The CU Population Center is an interdisciplinary group of social-science scholars and professionals engaged in research and training on population issues.

CUPC affiliates explore demographic processes in the United States and around the world.

The CU Population Center supports research in three thematic areas, all representing social problems of policy importance. These include social dimensions of human health, population dynamics and the natural environment, and human migration.

Recent accomplishments include breakthrough studies on social conditions that facilitate or inhibit the genetic influence on smoking and obesity, the impact of HIV/AIDS on poor, elderly, rural South Africans in the context of emerging antiretroviral therapy policies, the impact of environmental quality on household health and mortality, the contribution of smoking to changing mortality disparities, and multiregional demographic projections using indirect estimation.

In addition, three major long-term projects reflect the CUPC’s  leadership in large-scale, innovative, international population research.

The center is conducting longitudinal studies using demographic surveillance in Matlab, Bangladesh, and in Agincourt, South Africa.

The CUPC is also helping to train a new generation of African scholars in Kenya and South Africa through the African Population Studies Research and Training Program.

Other international projects illustrate the global reach of CUPC scholarship. These include research on demographic response to the Indian Ocean tsunami in Sri Lanka, health behaviors among adolescents in Nairobi slums, effects of climate change on South African livelihoods, as well as both Mexican and European Union migration patterns.
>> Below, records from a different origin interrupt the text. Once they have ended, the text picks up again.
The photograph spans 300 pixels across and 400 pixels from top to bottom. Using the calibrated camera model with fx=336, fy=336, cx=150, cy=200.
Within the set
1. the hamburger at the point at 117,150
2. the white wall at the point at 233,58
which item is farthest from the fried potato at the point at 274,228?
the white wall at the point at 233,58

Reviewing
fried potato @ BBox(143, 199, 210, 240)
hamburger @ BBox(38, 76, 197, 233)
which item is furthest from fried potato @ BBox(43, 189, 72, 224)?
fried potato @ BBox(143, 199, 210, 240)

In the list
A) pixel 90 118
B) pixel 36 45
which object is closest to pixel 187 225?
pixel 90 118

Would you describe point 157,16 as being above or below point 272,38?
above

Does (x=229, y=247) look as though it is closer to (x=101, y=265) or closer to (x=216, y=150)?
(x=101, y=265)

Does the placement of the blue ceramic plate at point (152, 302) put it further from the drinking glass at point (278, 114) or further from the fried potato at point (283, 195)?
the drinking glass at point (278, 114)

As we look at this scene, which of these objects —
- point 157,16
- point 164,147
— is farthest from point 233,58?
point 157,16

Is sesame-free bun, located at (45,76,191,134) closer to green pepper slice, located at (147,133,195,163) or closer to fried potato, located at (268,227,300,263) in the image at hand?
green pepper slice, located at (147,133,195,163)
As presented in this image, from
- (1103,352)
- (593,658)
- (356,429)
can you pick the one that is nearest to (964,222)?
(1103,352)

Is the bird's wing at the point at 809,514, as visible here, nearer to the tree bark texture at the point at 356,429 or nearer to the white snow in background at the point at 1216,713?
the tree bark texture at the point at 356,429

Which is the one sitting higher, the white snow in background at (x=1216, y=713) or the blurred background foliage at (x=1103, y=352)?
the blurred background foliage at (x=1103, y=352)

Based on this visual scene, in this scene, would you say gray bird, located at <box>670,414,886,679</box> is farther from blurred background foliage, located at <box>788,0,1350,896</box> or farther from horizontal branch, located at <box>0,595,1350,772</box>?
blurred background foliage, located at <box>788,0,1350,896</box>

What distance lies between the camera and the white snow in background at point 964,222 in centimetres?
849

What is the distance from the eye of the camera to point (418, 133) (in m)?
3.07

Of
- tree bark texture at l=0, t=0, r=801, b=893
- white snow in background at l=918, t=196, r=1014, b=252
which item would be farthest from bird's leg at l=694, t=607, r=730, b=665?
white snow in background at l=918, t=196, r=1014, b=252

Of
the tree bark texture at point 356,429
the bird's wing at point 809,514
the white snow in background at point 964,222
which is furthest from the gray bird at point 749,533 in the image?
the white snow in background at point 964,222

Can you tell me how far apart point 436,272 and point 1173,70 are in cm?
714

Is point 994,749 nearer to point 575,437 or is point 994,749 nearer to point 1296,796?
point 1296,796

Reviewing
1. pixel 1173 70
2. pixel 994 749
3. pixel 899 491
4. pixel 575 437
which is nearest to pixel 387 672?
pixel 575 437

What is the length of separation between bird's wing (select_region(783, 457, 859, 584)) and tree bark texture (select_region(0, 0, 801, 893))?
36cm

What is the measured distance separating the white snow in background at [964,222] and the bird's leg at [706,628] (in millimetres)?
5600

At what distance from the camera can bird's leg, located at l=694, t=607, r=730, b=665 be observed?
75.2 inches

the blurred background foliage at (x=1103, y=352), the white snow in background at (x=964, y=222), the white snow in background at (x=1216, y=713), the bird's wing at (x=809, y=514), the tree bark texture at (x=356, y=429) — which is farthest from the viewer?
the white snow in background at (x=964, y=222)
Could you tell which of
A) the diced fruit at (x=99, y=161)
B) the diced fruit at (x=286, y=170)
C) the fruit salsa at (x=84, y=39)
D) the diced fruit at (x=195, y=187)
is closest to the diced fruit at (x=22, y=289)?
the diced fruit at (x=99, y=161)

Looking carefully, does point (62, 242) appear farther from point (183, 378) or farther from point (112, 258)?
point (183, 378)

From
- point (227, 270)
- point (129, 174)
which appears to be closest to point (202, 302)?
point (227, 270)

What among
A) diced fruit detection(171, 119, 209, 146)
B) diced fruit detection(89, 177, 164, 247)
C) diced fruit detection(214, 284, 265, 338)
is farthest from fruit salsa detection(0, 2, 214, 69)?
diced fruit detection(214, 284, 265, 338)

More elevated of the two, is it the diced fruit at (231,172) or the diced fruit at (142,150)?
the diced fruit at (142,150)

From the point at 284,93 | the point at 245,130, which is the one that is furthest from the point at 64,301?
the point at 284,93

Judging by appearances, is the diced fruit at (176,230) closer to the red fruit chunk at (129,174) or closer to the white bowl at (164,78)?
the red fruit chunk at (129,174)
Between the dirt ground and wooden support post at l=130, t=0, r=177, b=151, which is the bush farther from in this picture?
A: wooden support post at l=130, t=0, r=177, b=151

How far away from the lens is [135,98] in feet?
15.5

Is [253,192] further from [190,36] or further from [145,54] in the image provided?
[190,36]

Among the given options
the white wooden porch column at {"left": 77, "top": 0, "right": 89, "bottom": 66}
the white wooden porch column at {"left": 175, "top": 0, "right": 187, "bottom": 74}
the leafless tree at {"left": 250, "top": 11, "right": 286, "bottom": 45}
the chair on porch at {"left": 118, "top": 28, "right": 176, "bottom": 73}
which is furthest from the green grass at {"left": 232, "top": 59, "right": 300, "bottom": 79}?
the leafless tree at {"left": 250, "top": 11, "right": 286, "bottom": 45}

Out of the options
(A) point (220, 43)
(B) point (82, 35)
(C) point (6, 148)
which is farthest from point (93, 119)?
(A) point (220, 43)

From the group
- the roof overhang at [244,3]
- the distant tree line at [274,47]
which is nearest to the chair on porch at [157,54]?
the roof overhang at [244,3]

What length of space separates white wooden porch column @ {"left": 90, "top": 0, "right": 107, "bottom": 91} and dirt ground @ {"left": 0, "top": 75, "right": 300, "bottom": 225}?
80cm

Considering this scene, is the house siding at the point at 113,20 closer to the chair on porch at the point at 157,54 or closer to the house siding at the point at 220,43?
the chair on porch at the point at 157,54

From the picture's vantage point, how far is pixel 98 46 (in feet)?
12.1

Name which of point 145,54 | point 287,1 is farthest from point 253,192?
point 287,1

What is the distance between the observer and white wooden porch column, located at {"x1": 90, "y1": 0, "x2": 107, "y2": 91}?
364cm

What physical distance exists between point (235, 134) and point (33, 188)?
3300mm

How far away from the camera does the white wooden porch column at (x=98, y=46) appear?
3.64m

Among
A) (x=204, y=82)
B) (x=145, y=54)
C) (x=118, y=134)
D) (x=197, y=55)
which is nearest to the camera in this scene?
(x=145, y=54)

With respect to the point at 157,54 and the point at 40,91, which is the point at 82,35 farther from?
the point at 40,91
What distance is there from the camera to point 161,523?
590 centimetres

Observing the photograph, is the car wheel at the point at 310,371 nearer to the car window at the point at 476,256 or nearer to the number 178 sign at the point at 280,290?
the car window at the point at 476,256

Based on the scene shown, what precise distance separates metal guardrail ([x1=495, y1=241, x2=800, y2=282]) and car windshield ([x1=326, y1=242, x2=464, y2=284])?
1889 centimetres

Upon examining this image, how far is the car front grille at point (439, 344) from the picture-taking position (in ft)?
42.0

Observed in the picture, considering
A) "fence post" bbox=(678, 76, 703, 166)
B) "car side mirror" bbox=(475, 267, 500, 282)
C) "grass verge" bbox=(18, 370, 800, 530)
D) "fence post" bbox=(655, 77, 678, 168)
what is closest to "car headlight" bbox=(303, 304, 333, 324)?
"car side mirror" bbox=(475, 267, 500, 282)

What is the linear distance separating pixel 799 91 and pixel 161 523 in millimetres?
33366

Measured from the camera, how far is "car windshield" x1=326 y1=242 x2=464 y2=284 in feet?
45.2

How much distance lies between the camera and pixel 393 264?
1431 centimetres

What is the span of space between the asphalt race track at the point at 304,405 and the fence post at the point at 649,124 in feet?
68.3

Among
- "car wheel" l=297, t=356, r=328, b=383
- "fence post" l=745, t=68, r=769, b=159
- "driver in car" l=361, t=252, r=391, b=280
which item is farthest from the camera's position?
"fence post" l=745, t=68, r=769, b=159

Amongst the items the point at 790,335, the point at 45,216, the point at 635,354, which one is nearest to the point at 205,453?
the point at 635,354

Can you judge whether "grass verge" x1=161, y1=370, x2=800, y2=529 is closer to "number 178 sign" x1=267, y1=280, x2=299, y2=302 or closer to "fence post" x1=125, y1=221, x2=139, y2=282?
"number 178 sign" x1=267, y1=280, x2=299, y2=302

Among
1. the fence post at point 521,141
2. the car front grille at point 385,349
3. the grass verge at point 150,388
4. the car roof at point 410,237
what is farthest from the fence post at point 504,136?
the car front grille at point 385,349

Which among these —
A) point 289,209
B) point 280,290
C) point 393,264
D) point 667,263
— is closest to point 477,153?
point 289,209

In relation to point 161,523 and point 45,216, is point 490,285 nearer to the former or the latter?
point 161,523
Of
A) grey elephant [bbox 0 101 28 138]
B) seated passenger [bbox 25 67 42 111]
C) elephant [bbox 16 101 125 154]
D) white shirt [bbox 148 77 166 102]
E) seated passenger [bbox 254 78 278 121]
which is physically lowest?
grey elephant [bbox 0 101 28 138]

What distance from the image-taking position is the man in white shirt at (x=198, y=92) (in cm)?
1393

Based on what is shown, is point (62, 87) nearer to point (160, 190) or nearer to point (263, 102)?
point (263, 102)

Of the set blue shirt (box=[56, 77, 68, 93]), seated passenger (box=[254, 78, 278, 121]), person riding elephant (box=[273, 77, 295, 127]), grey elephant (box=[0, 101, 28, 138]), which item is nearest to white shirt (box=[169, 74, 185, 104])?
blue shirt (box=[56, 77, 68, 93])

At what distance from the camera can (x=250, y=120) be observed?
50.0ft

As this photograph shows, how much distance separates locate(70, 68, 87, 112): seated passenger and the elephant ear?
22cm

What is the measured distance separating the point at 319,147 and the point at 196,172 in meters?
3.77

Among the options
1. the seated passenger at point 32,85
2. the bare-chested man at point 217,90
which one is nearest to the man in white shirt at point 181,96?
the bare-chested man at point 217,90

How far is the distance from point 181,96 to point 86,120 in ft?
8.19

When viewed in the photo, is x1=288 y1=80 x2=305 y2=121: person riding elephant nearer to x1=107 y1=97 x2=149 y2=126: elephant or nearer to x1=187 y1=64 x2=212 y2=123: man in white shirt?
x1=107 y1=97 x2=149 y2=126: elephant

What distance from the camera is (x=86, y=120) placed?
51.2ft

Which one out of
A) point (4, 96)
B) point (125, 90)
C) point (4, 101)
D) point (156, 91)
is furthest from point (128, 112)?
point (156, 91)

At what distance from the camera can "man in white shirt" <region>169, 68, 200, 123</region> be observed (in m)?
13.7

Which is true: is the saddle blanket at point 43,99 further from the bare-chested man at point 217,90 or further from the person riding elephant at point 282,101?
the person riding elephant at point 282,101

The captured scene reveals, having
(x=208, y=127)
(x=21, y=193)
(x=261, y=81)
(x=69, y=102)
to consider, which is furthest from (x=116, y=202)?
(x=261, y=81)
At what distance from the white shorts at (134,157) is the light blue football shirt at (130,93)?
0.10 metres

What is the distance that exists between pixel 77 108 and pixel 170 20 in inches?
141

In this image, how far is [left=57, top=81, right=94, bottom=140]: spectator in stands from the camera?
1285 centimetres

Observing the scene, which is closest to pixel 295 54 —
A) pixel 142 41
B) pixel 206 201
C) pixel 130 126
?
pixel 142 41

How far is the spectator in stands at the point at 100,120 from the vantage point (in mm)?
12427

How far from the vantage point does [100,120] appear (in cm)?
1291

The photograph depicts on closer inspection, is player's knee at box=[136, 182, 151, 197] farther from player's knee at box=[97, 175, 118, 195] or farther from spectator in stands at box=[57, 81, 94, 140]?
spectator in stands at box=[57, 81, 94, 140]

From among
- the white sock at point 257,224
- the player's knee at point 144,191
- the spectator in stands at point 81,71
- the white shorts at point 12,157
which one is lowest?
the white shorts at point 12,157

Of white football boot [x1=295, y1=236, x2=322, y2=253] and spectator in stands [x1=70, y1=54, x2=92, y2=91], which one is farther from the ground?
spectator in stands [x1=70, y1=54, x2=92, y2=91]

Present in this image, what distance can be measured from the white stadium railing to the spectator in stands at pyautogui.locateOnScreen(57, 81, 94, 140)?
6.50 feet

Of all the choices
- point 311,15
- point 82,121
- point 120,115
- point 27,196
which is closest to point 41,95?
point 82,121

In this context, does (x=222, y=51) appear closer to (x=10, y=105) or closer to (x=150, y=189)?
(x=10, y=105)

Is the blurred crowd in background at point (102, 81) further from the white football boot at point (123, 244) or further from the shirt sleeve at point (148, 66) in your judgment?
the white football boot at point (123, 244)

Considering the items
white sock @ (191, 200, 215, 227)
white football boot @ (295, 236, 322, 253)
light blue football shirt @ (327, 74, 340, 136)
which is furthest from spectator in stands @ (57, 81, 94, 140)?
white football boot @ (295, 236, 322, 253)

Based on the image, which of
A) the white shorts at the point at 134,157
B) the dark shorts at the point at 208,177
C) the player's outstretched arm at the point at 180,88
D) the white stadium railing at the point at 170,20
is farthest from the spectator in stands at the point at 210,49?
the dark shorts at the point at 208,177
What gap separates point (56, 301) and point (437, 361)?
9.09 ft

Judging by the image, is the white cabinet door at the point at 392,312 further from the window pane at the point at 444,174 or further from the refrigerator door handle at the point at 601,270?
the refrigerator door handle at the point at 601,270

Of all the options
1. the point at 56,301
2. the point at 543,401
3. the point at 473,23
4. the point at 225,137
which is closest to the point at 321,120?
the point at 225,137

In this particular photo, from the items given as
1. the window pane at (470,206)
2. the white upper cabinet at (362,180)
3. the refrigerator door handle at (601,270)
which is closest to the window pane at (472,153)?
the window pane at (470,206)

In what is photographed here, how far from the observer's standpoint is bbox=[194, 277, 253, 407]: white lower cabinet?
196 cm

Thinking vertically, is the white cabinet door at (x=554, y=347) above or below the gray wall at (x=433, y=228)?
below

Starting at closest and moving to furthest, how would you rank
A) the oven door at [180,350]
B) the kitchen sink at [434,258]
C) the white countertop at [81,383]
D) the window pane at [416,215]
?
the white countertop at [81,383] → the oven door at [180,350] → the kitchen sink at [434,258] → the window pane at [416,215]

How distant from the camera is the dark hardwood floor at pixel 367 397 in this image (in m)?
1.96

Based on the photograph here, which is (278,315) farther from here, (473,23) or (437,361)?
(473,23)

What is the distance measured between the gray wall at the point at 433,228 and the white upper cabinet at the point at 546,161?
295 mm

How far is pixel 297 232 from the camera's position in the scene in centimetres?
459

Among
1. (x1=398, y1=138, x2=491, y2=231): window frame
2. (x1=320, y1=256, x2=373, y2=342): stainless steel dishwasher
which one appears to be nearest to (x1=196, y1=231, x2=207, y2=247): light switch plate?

The Institute of Behavioral Science’s broader Population Program administers a graduate certificate in demography, offering disciplinary-based CU graduate students the opportunity for interdisciplinary exploration of population studies.

In 2005, the CUPC received a developmental grant to create the foundation for an NIH center. The new grant allows CUPC to become a full-fledged center. It includes 46 affiliates, including tenured faculty members, research associates and graduate research assistants.

The center is led by Fred Pampel, a CU professor of sociology.